La Voz de Galicia

Esta semana he vivido de cerca una historia que ni siquiera sirve para ser contada: produce vergüenza, rabia y resulta, además, humillante para todos. El principal afectado es un empresario puntero con el que he hablado mucho estos días. Decían los sabios griegos que una de las tres cosas más difíciles de la vida es soportar la injusticia. Duele tanto que se necesita hablar para conseguir asimilarla. En esos momentos se dicen cosas muy duras, como es lógico. Mi amigo, por ejemplo, se preguntaba: «Después de esto, ¿crees que puedo seguir yendo por ahí a repetir que la ética es rentable?». Le dije que la ética le había sido rentable hasta aquí, que le va bien y que le seguirá yendo bien, que…
Pero después de colgar, me quedé pensando. Si alguien puede formularse esta pregunta entonces la corrupción es mucho más brutal de lo que imaginamos: no se acaba en este partido o en aquel, ni en tal tipo de empresarios, sino que se ha hincado en nuestra piel social como una garrapata. Serán insuficientes, por tanto, las medidas políticas. Es preciso abordar este problema como una crisis cultural.
Volví a llamar a mi amigo y le dije que tenía que pensarlo un poco más, pero que quizá podría añadir una certificación a las muchas que ya garantizan sus productos: la de que están libres de corrupción.
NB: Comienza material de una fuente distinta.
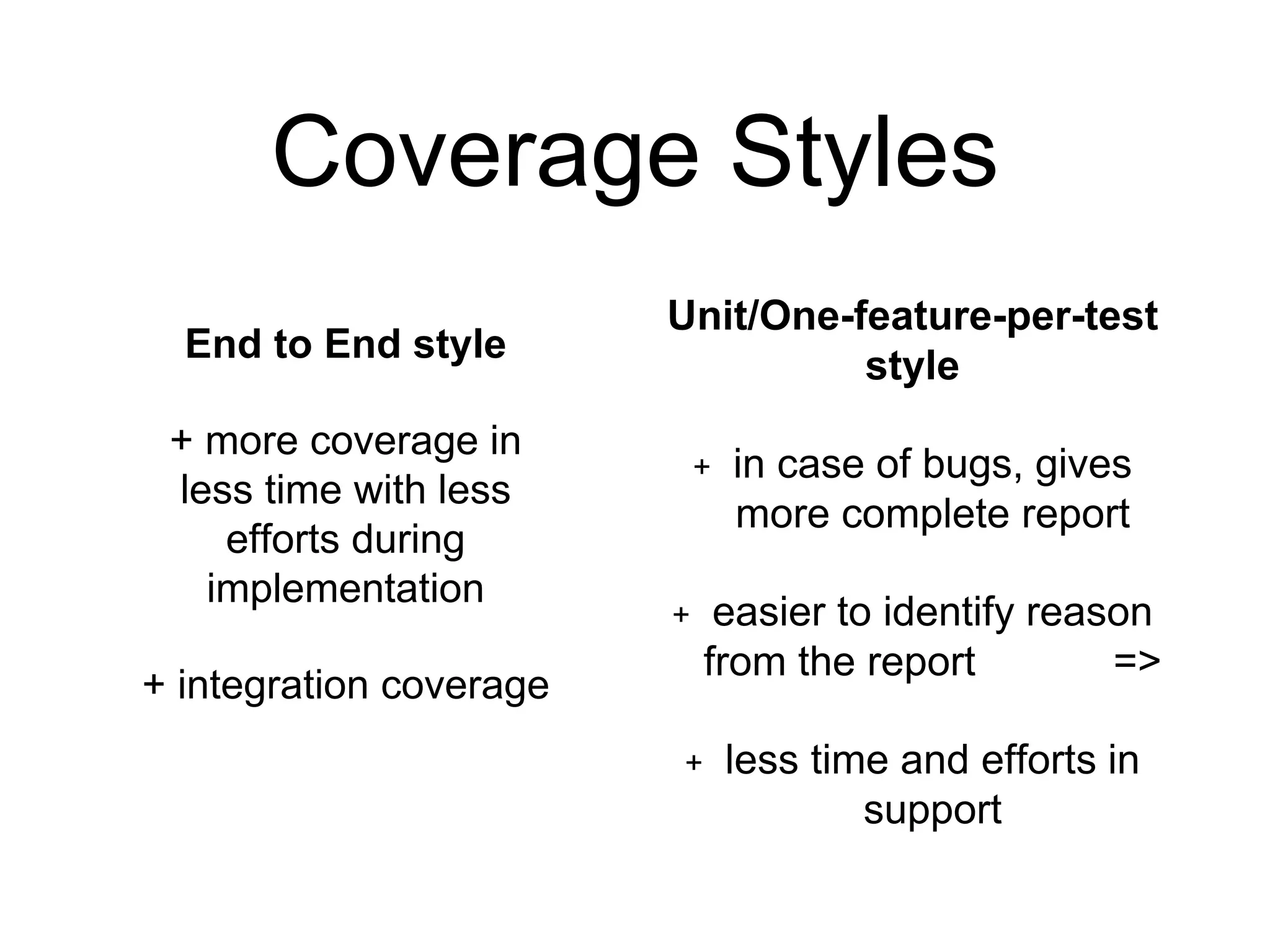 Coverage Styles

End to End style

+ more coverage in less time with less efforts during implementation

+ integration coverage

Unit/One-feature-per-test style

+ in case of bugs, gives more complete report

+ easier to identify reason from the report =>

+ less time and efforts in support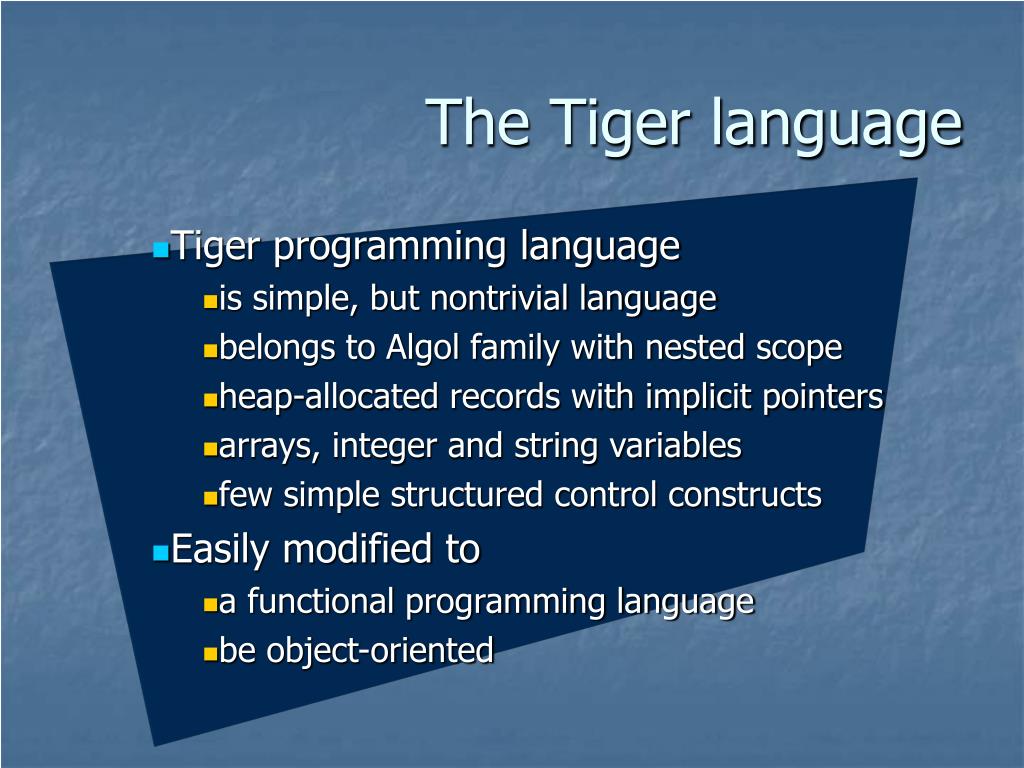 The Tiger language

Tiger programming language
is simple, but nontrivial language
belongs to Algol family with nested scope
heap-allocated records with implicit pointers
arrays, integer and string variables
few simple structured control constructs

Easily modified to
a functional programming language
be object-oriented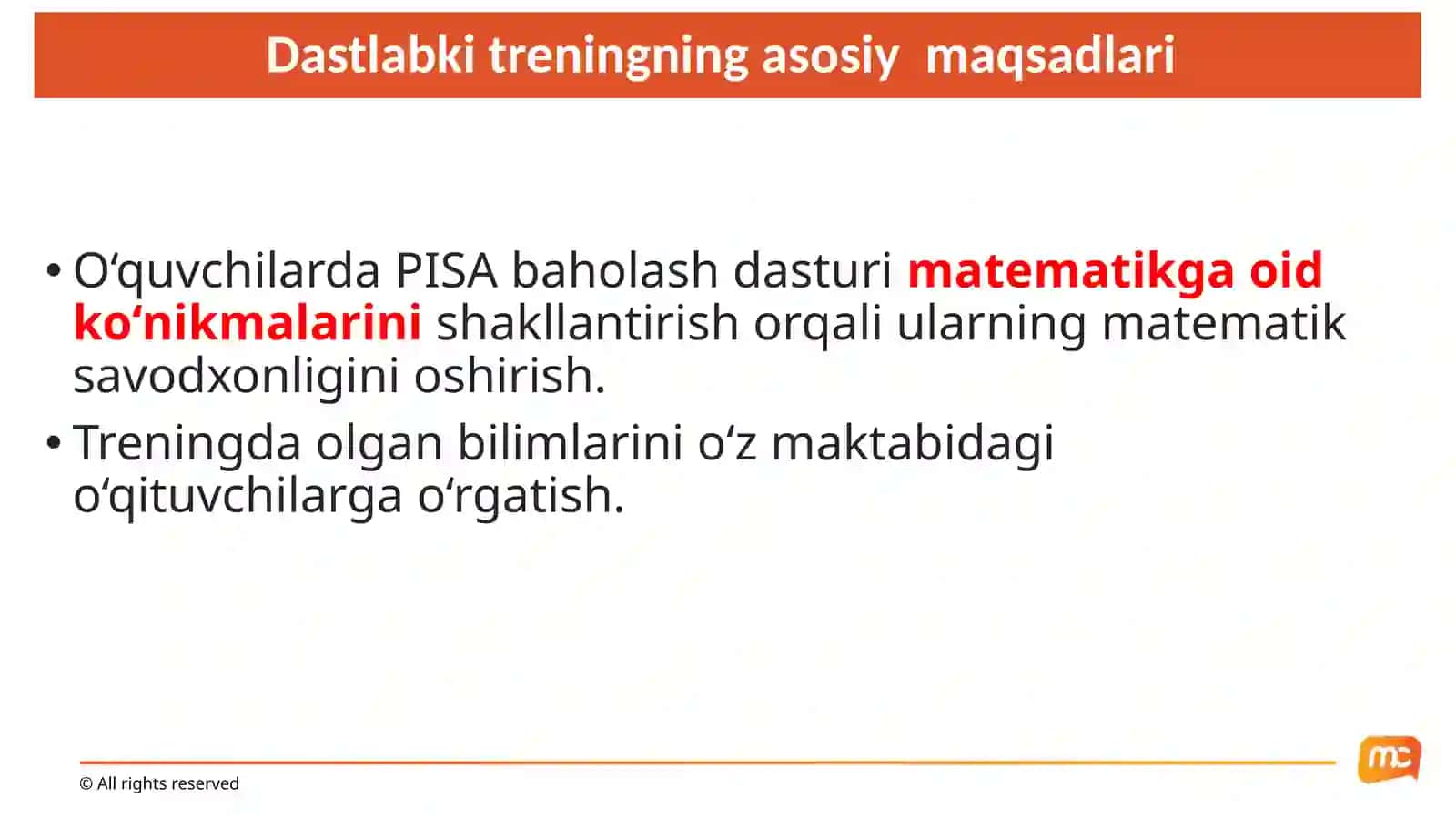 Dastlabki treningning asosiy maqsadlari

• O‘quvchilarda PISA baholash dasturi matematikga oid ko‘nikmalarini shakllantirish orqali ularning matematik savodxonligini oshirish.

• Treningda olgan bilimlarini o‘z maktabidagi o‘qituvchilarga o‘rgatish.

© All rights reserved

mc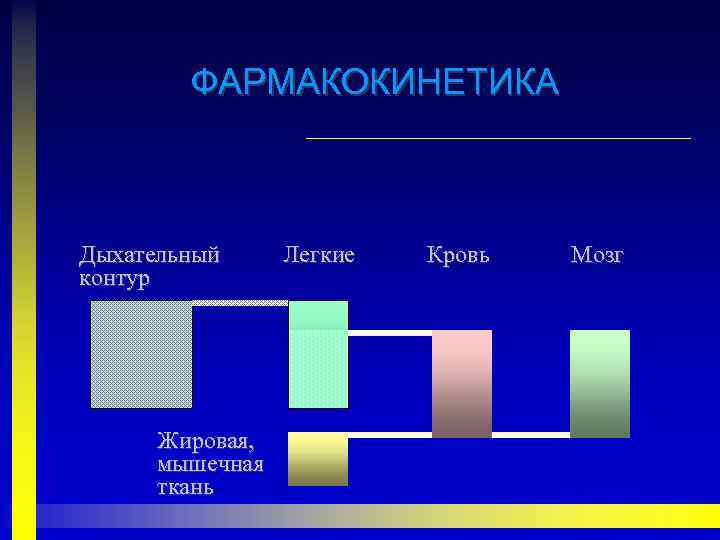 ФАРМАКОКИНЕТИКА

Дыхательный контур

Легкие

Кровь

Мозг

Жировая, мышечная ткань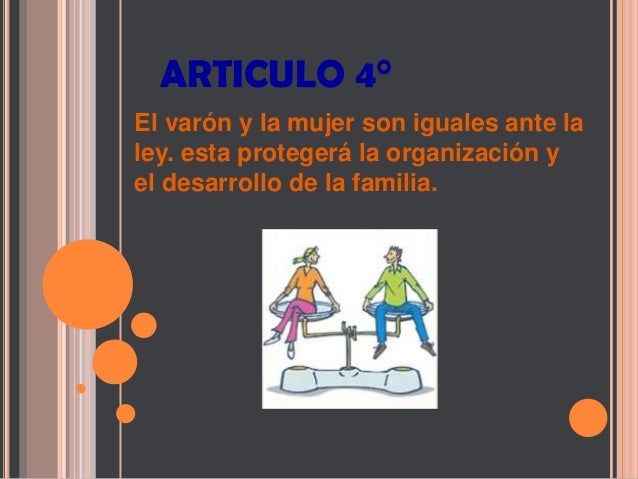 ARTICULO 4°

El varón y la mujer son iguales ante la ley. esta protegerá la organización y el desarrollo de la familia.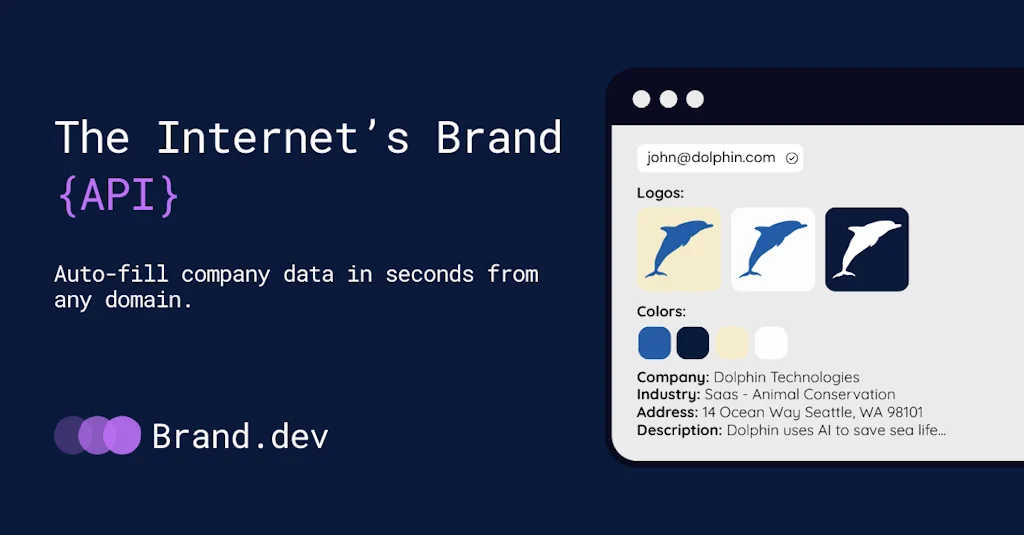 The Internet's Brand
{API}

Auto-fill company data in seconds from any domain.

Brand.dev

john@dolphin.com

Logos:

Colors:

Company: Dolphin Technologies
Industry: Saas - Animal Conservation
Address: 14 Ocean Way Seattle, WA 98101
Description: Dolphin uses AI to save sea life...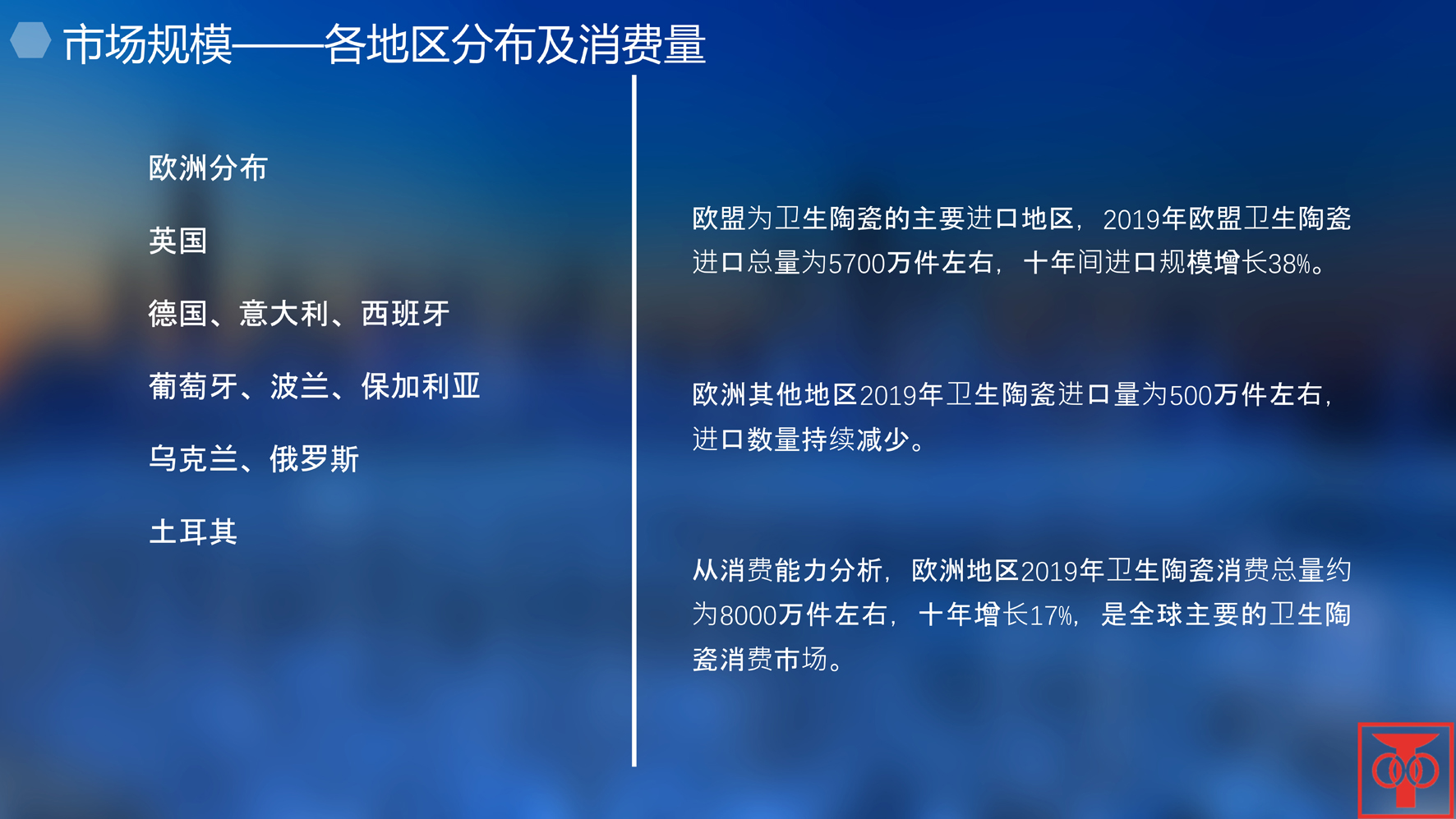 市场规模——各地区分布及消费量

欧洲分布

英国

德国、意大利、西班牙

葡萄牙、波兰、保加利亚

乌克兰、俄罗斯

土耳其

欧盟为卫生陶瓷的主要进口地区，2019年欧盟卫生陶瓷进口总量为5700万件左右，十年间进口规模增长38%。

欧洲其他地区2019年卫生陶瓷进口量为500万件左右，进口数量持续减少。

从消费能力分析，欧洲地区2019年卫生陶瓷消费总量约为8000万件左右，十年增长17%，是全球主要的卫生陶瓷消费市场。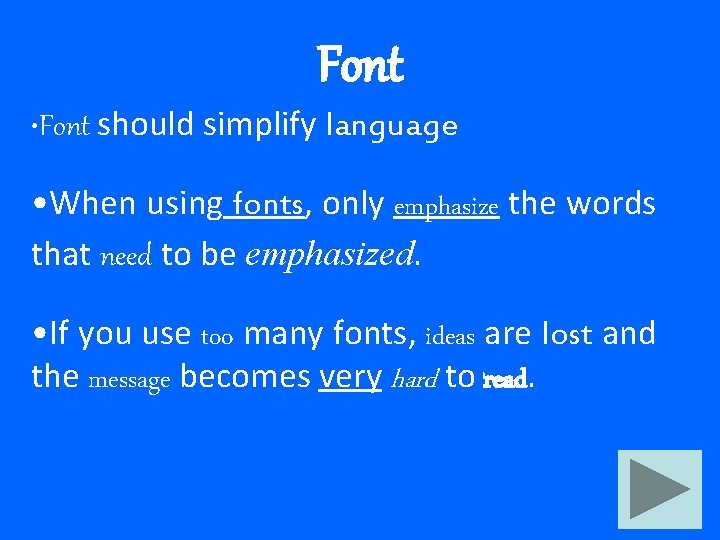 Font

•Font should simplify language

•When using fonts, only emphasize the words that need to be emphasized.

•If you use too many fonts, ideas are lost and the message becomes very hard to read.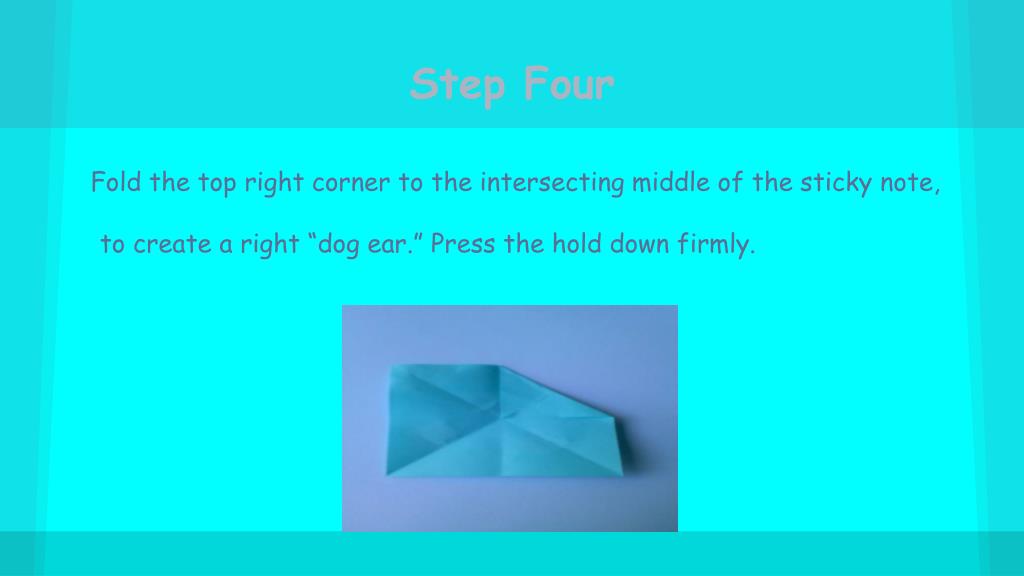 Step Four

Fold the top right corner to the intersecting middle of the sticky note, to create a right “dog ear.” Press the hold down firmly.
Una etiqueta, una marca que diga a los ciudadanos que esos productos han sido negociados y facturados sin que el fabricante le haya pagado comisión alguna a nadie. Hacerlo así, podría facilitar la transparencia entre votantes, administraciones e industria. Le dije que se podría organizar un movimiento con empresarios de todo el país que trabajan con administraciones públicas y están hartos de someterse a las vejaciones de políticos y funcionarios. No es una idea fácil de articular, pero ya sabemos cómo encender la mecha. Ojalá muchos se atrevan.